US 12,436,989 B2
Fast clustering of log messages
Esteban Pérez Wohlfeil, Linz (AT)
Assigned to Dynatrace LLC, Boston, MA (US)
Filed by Dynatrace LLC, Waltham, MA (US)
Filed on Nov. 22, 2023, as Appl. No. 18/517,930.
Claims priority of provisional application 63/433,160, filed on Dec. 16, 2022.
Prior Publication US 2024/0202227 A1, Jun. 20, 2024
Int. Cl. G06F 16/35 (2025.01); G06F 16/353 (2025.01)

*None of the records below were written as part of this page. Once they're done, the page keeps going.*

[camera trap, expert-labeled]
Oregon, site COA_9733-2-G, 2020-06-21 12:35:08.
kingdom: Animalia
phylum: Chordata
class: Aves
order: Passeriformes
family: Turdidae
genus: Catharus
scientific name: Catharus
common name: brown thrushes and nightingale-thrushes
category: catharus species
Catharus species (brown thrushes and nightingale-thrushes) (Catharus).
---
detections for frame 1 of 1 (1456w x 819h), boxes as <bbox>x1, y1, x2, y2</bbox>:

CPC G06F 16/353 (2019.01) 22 Claims
OG exemplary drawing
 
1. A computer-implemented method for analyzing log messages, comprising:
receiving, by a computer processor, a plurality of log message from a list of log messages;
for each log message in the log messages, generating, by the computer processor, a fingerprint for the log message and appending the fingerprint to the log message, where the fingerprint is comprised of punctuation characters in the log message;
sorting, by the computer processor, the log messages in the list of log messages according to the punctuation characters comprising a fingerprint for a given log message; and
clustering, by the computer processor, log messages in the sorted list of log messages into a final set of clusters, where each cluster in the final set of clusters includes one or more log messages and the log messages in each cluster have fingerprints similar to other log messages in the cluster;
wherein clustering the sorted list of log messages further comprises
clustering log messages in the sorted list of log messages into a first set of clusters, where log messages in each cluster of the first set of clusters has identical fingerprints; and
computing a similarity metric between a fingerprint from a given cluster of the first set of clusters and a fingerprint from each of one or more subsequent clusters in the first set of clusters, and combining log messages from a particular cluster in the one or more subsequent clusters into the given cluster when the similarity metric for the particular cluster is less than a similarity threshold.